Despite learning about the cognitive and emotional implications of what I previously conceived of as a purely physical condition, I didn’t know what I could do about it. As I worked on my MSc dissertation and experienced inextricable stress and anxiety, my body kept failing me and I went through three consecutive flare-ups that were only ever separated by a few weeks. My corticosteroids made me angry, tired, and made it harder for me to nourish myself through sleep and food.

These recurring flare-ups were, however, also the first time I was able to experience my illness without fear and uncertainty. I still experienced my illness as an obstacle to my functioning, but because I spent so much concentrated time managing my condition, I was able to rid myself of the impending fear of the next time I would be sick. Considering it takes a minimum of three weeks between experiencing the first symptom and ending my course of corticosteroids, I spent at least nine out a 20-week period being ill. It was only the absence of fearing the next round of my disorder that made me realize how much mental energy I was expending worrying about it.

My condition is triggered by stress and changing environments. In the past, I have felt like worrying or changing my environment are active decisions I have taken that have contributed to my condition, which has subsequently led to intense guilt over triggering my condition. Being forced to experience both the sheer randomness of my condition and working with my counsellor on gaining more agency over my choices and distancing myself from the guilt I previously experienced of “making” myself ill served as helpful complements to each other.

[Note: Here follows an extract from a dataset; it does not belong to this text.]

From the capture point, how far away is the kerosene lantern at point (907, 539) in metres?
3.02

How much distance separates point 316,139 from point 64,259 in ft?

It also helped to rethink the language I was using to talk about it - to myself and those around me. I realized I was treating my faulty immune cells as evil masterminds and the disorder as a nemesis and giving legitimacy to that treatment through the way I talked about it. I decided to reclaim some of that power back. I now think of my auto-immune disorder as something I have to coexist with, not something I need to fight. I no longer think or talk about my condition as an attacker or my body as an entity that has failed me. My body is just a body, and the way I experience the world cannot be reduced to a condition that pops up sometimes. It’s also helpful to remind myself of all ways I exist beyond just my physical navigation of the world i.e. through my relationships, my work, and my thoughts and emotions.

At the same time, I have also worked on improving my physical health through concrete steps. I have worked hard to improve my sleep hygiene, to eat better, and to start exercising. It is the marriage of these physical and mental changes that have made me feel like a healthy person for the first time in my life. They’ve also prepared me for the next bout of my disorder. When it comes, I’ll have the language to process it and the physical competence to not be as adversely affected by it.

Incorporating these changes has been difficult. I’ve probably spent more time being stressed these last six months than I have ever been in my life. But, I’ve also spent the most time working on my self-esteem and the narrative I create for myself, my physical health, and my relationship with myself. I am well aware that my approach may not work for others with more serious auto-immune conditions, but I also believe there is value in acknowledging the toll, both physical and mental, living with a chronic illness takes on you, and trying to reclaim ownership of our personhood despite our chronic illness.


Rida Zafar is an education researcher in Pakistan who is also passionate about mental health and well-being advocacy.